In the BGP ECMP load balancing guide, please state the AS number set on the EdgeRouter.

### Exercise passage
※

Bgp Ecmp Load Balancing

Introduction

We will build a Load balancer with BGP and Equal-Cost Multipath routing (ECMP) using both Bird and ExaBGP.

References:

Lab overview

Configure

ISPRouter

Follow the Fortigate document for the basic commands.

# interfaces configurations
config system interface
    edit "port1"
        set mode static
        set ip 192.168.22.226 255.255.255.0
        set allowaccess ping https ssh http telnet
    next
    edit "port2"
        set mode static
        set ip 10.0.0.254 255.255.255.0
        set allowaccess ping https ssh http telnet
    next
    edit "port3"
        set mode static
        set ip 172.16.42.2 255.255.255.254
        set allowaccess ping https ssh http telnet
    next
end
# Simple BGP configuration
config router bgp
    set as 65000
    set router-id 172.16.42.2
    config neighbor
        edit "172.16.42.3"
            set capability-default-originate enable
            set remote-as 65500
            set update-source "port3"
        next
    end
end

# Firewall policy (simple allow all)
config firewall policy
    edit 1
        set name "allow"
        set srcintf "any"
        set dstintf "any"
        set action accept
        set srcaddr "all"
        set dstaddr "all"
        set schedule "always"
        set service "ALL"
    next
end

EdgeRouter

config system interface
    edit "port1"
        set vdom "root"
        set ip 172.16.42.3 255.255.255.254
        set allowaccess ping https ssh snmp http telnet
        set type physical
        set snmp-index 1
    next
    edit "port2"
        set vdom "root"
        set ip 10.12.12.254 255.255.255.0
        set allowaccess ping https ssh snmp http telnet
        set type physical
        set snmp-index 2
    next
end

# BGP config
config router bgp
    set as 65500
    set router-id 172.16.42.3
    set ibgp-multipath enable
    set additional-path enable
    config neighbor
        edit "10.12.12.2"
            set remote-as 65500
            set update-source "port2"
        next
        edit "10.12.12.1"
            set remote-as 65500
            set update-source "port2"

※

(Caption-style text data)
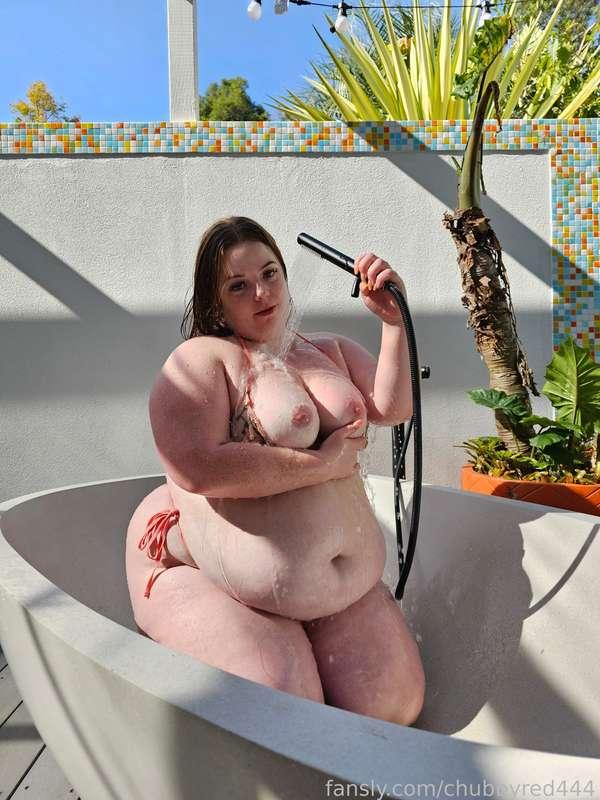 chubbyred444 image #7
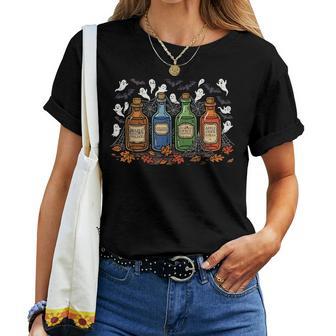 Halloween Nurse Propofol Ativan Costume Scrub Top Men Women T-shirt | Seseable UK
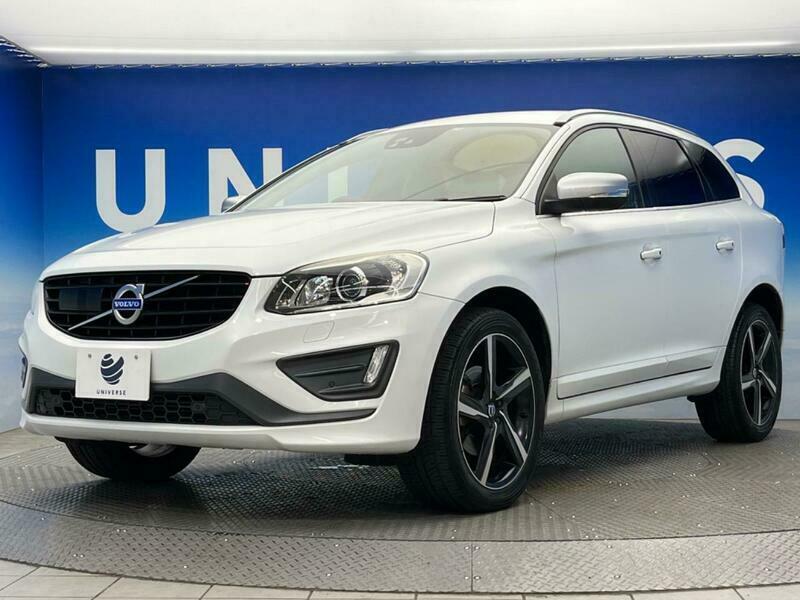 XC60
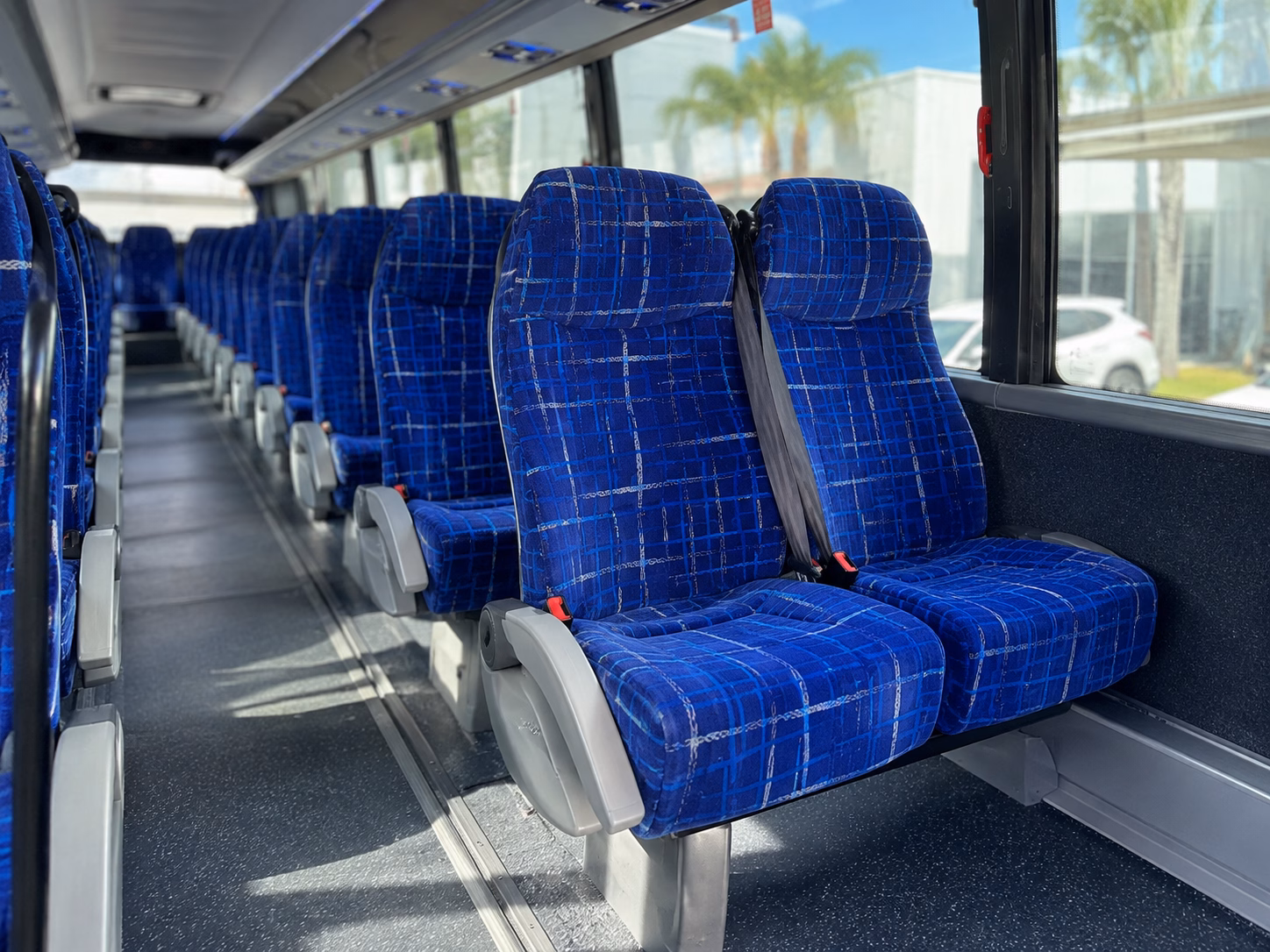 how the day of the week changes what a bus costs in kennewick washington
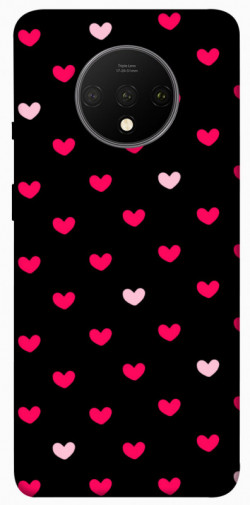 Чехол itsPrint Little hearts для OnePlus 7T
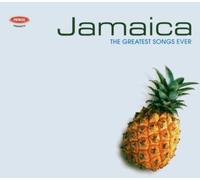 Various - Jamaica:Greatest Songs Ever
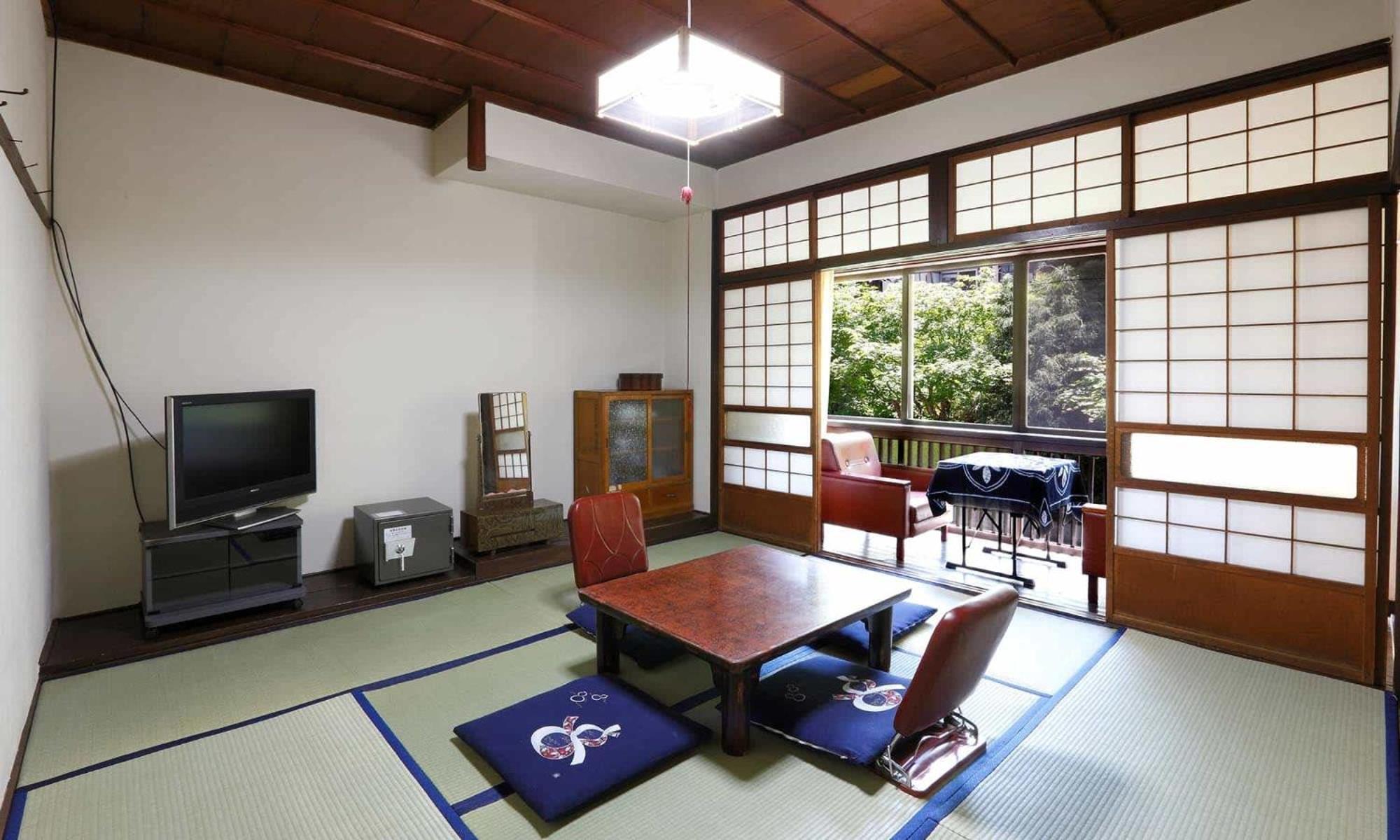 Fujisan Ryokan 花卷市 外观 照片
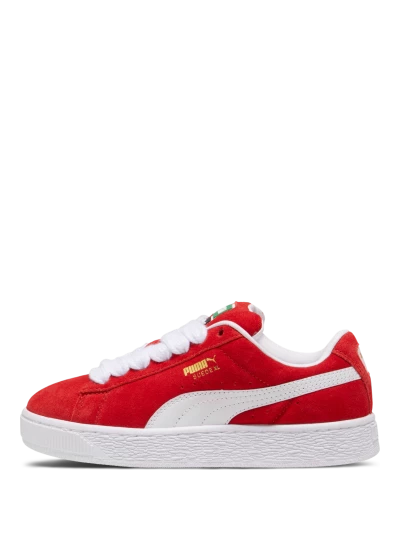 Кеди Puma Suede XL Jr - 175051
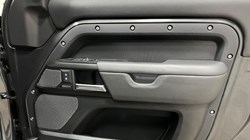 2023 (23) LAND ROVER DEFENDER 5.0 P525 V8 Carpathian Edition 90 3dr Auto 4790267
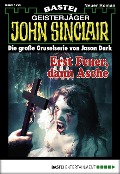 Cover-Bild zum Titel 'John Sinclair 1790' von 'Jason Dark'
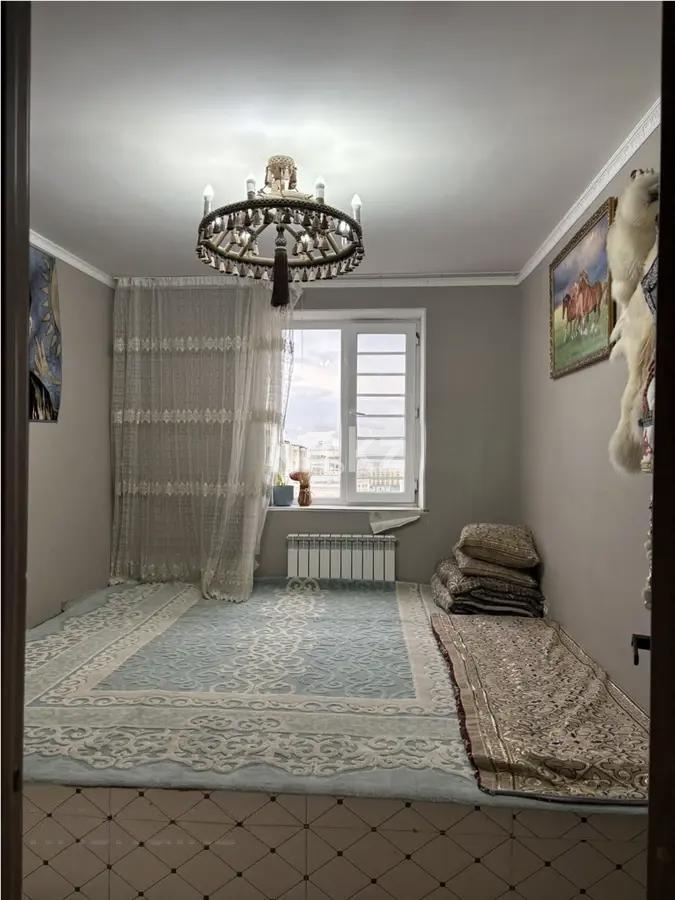 Продажа 3-комнатной квартиры, 57 м² - Продажа трехкомнатных квартир в Казахстане - страница 14 фото 1 из 3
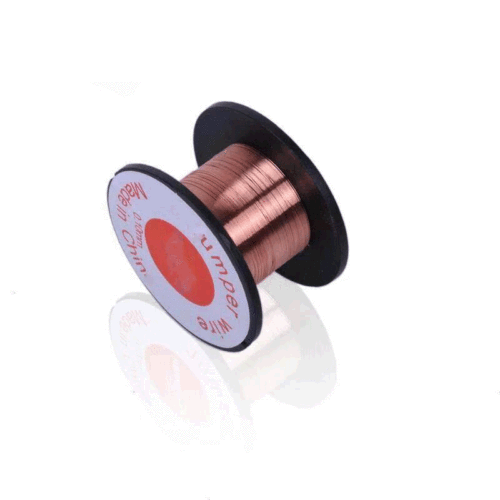 Fei Line for Mobile Phone and Laptop Repair: Scratch-Free Design, Perfect for Directly Welding Enamelled Wires and Copper Cables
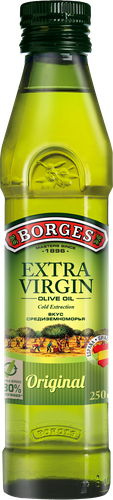 Масло оливковое BORGES Extra Virgin, 250мл, фотография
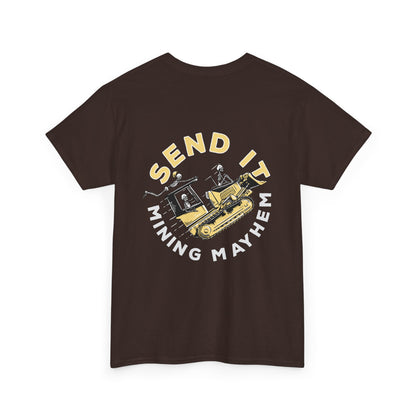 Send It - T-Shirt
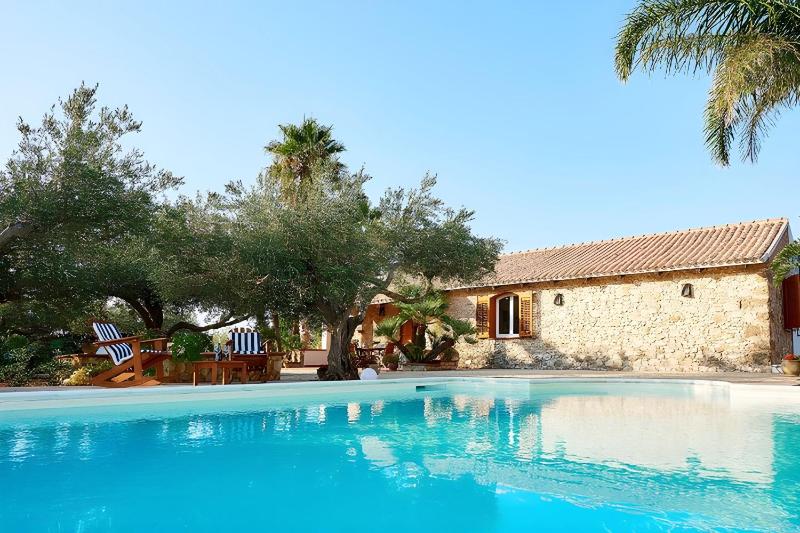 Villa Le Sterlizie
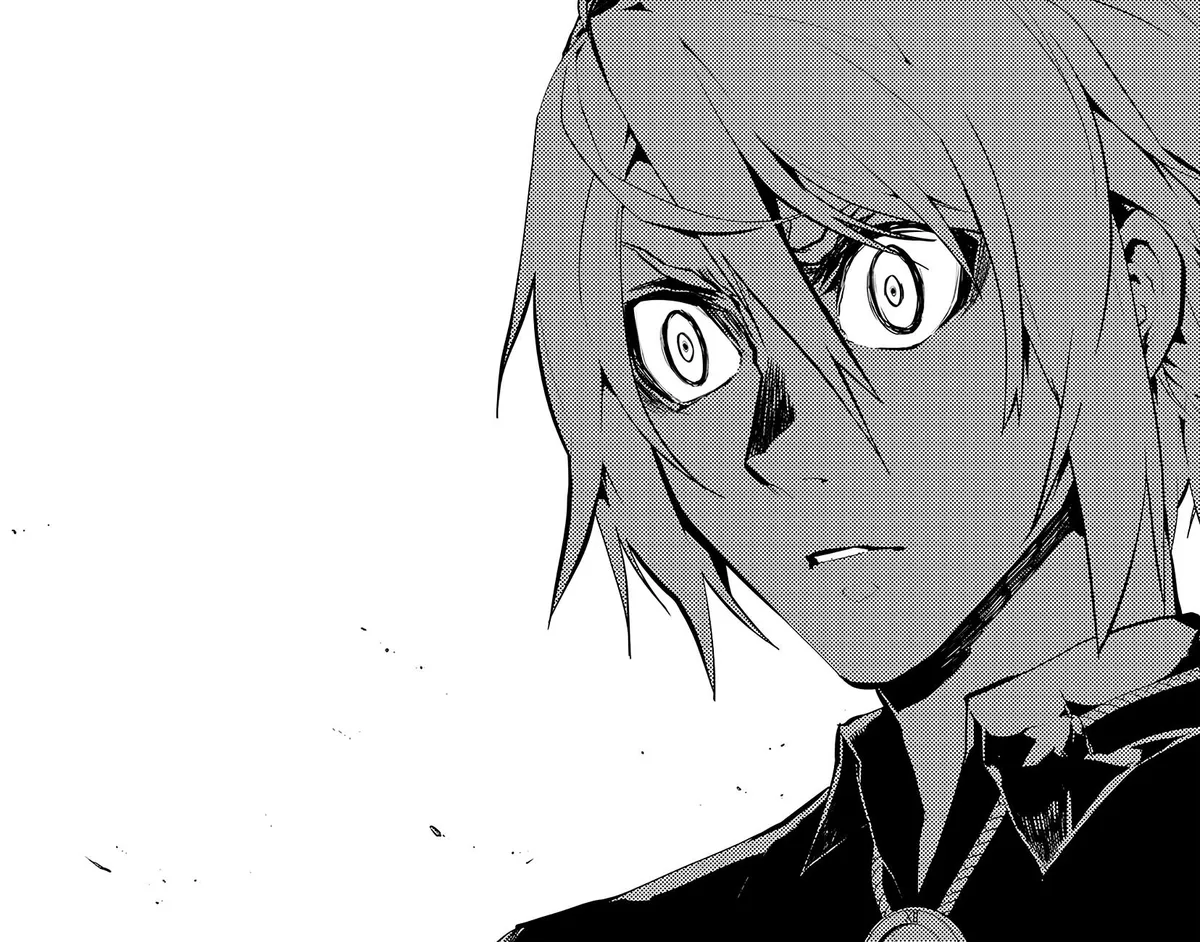 Chronos Ruler Chapter 26 page 10 -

※

### Answer to the exercise
65500